*** Provided information

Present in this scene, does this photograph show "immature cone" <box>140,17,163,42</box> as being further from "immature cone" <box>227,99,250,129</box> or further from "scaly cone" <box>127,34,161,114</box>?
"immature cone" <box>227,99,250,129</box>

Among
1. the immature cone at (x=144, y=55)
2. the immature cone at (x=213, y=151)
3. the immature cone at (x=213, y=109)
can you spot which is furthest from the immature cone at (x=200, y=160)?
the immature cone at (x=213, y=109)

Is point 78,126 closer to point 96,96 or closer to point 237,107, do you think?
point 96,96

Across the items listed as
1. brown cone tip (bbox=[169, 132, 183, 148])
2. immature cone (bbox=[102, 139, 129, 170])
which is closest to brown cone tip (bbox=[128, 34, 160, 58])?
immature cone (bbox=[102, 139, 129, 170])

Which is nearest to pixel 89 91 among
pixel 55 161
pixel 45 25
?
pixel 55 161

******

## Aim of the task
Set down, unchanged, the line that contains "Is point 78,126" together with every later line in the records, through the last one.

## Answer for the task
Is point 78,126 closer to point 96,96 or closer to point 237,107, do you think?
point 96,96

Across the items listed as
1. brown cone tip (bbox=[169, 132, 183, 148])
2. immature cone (bbox=[102, 139, 129, 170])
which is closest to brown cone tip (bbox=[128, 34, 160, 58])?
immature cone (bbox=[102, 139, 129, 170])

Which is nearest to pixel 89 91 among
pixel 55 161
pixel 45 25
?
pixel 55 161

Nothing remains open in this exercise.